* **WHAT IS NEEDED**
Rewrite all the items below, swapping "black tire" for "dark wheel" and keeping everything else the same. Leave the pictures out of your answer.

* **RECORDS TO PROCESS**
□ □ □ □
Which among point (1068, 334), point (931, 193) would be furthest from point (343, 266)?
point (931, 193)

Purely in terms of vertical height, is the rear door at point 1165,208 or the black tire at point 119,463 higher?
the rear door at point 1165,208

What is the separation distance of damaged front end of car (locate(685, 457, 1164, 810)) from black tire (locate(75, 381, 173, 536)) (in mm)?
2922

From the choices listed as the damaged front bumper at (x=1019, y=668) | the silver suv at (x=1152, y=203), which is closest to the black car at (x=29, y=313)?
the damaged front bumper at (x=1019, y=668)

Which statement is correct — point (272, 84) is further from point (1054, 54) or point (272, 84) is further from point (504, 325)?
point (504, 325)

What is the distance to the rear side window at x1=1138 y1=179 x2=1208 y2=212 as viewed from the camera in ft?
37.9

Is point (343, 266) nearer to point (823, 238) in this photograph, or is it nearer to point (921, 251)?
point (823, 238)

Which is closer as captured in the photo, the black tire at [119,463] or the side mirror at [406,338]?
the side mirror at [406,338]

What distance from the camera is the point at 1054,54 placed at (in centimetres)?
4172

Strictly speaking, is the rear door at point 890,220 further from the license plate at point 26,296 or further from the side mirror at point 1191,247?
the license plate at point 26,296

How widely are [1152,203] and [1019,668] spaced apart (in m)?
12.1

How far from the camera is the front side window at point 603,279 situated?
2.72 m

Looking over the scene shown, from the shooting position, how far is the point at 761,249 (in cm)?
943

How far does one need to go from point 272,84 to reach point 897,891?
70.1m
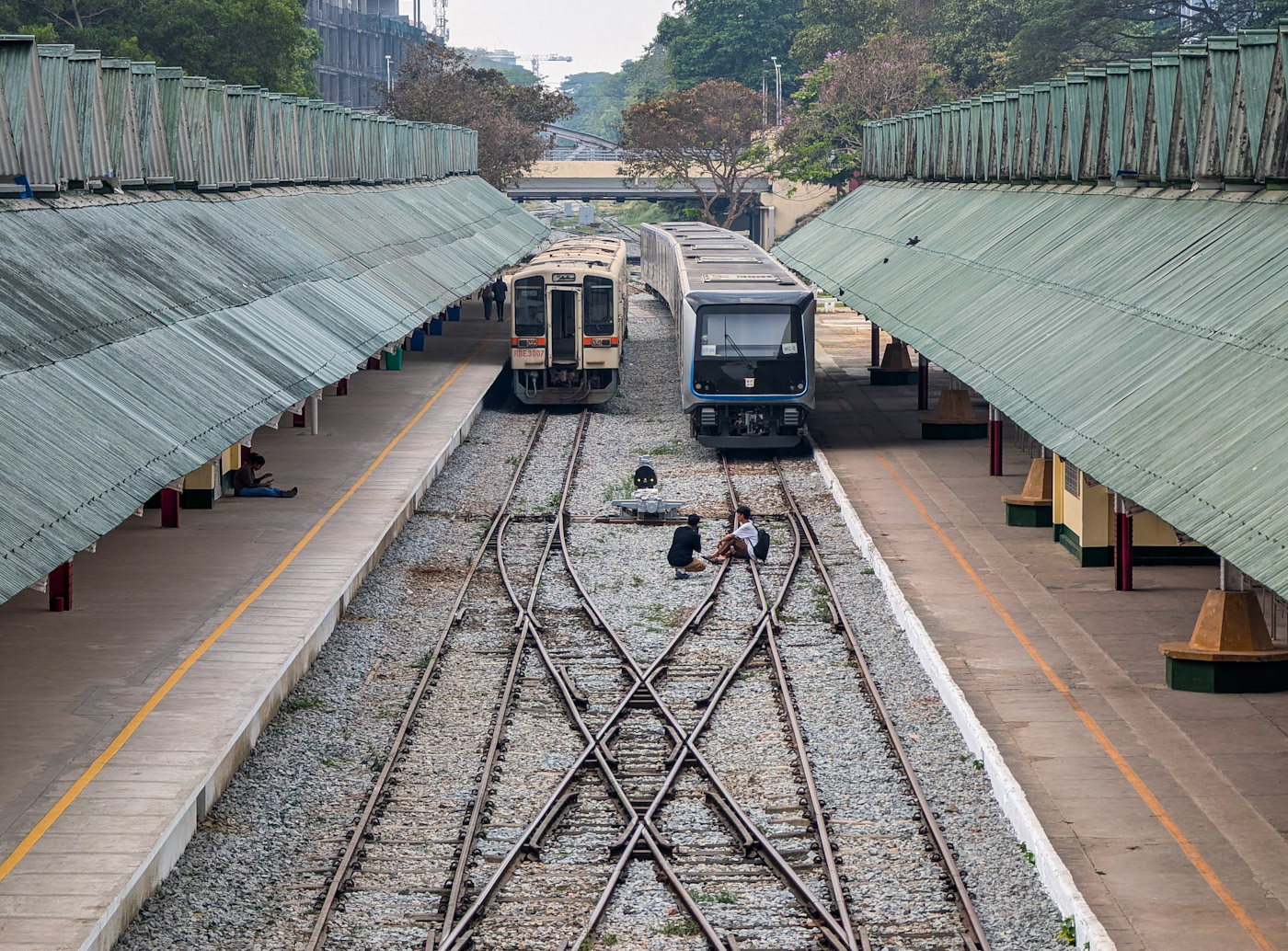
□ □ □ □
* **OUTPUT**
Which among point (1068, 334), point (931, 193) would be furthest from point (343, 266)?
point (931, 193)

Purely in terms of vertical height, is the rear door at point 1165,208 or the dark wheel at point 119,463 higher?
the rear door at point 1165,208

What is the separation distance of damaged front end of car (locate(685, 457, 1164, 810)) from dark wheel (locate(75, 381, 173, 536)) (in mm)?
2922

From the choices listed as the damaged front bumper at (x=1019, y=668) | the silver suv at (x=1152, y=203), which is closest to the black car at (x=29, y=313)?
the damaged front bumper at (x=1019, y=668)

Which statement is correct — point (272, 84) is further from point (1054, 54) or point (272, 84) is further from point (504, 325)?
point (504, 325)

What is the distance to the rear side window at x1=1138 y1=179 x2=1208 y2=212 as viewed from the camera in ft?
37.9

Is point (343, 266) nearer to point (823, 238) in this photograph, or is it nearer to point (921, 251)?
point (823, 238)

Which is closer as captured in the photo, the dark wheel at [119,463] or the side mirror at [406,338]?
the side mirror at [406,338]

What distance from the camera is the point at 1054,54 placed at (in centimetres)?
4172

Strictly speaking, is the rear door at point 890,220 further from the license plate at point 26,296 or further from the side mirror at point 1191,247?
the license plate at point 26,296

How widely are [1152,203] and [1019,668] spaced apart (in m)?
12.1

How far from the camera is the front side window at point 603,279 situated?
2.72 m

Looking over the scene shown, from the shooting position, how far is the point at 761,249 (in cm)?
943

How far does one need to go from point 272,84 to reach point 897,891?
70.1m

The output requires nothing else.